▶ _EXERCISE AIM_: Put the records below into a JSON list of strings, one string per line, with blank lines left out.

[Rows of spatial question data]
====

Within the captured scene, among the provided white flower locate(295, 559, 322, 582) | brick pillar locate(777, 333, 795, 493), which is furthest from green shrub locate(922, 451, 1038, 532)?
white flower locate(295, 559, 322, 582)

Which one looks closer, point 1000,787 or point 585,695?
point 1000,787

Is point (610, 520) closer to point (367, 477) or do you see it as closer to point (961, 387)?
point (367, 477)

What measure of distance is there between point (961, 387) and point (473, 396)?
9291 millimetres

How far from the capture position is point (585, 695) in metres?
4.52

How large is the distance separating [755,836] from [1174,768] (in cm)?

====

▶ _COMPLETED EXERCISE_:
[
  "Within the captured scene, among the provided white flower locate(295, 559, 322, 582) | brick pillar locate(777, 333, 795, 493), which is furthest from green shrub locate(922, 451, 1038, 532)?",
  "white flower locate(295, 559, 322, 582)",
  "Which one looks closer, point 1000,787 or point 585,695?",
  "point 1000,787",
  "Is point (610, 520) closer to point (367, 477) or do you see it as closer to point (961, 387)?",
  "point (367, 477)",
  "What measure of distance is there between point (961, 387) and point (473, 396)?",
  "9291 millimetres",
  "How far from the capture position is point (585, 695) in metres?",
  "4.52",
  "How large is the distance separating [755,836] from [1174,768] (in cm)?"
]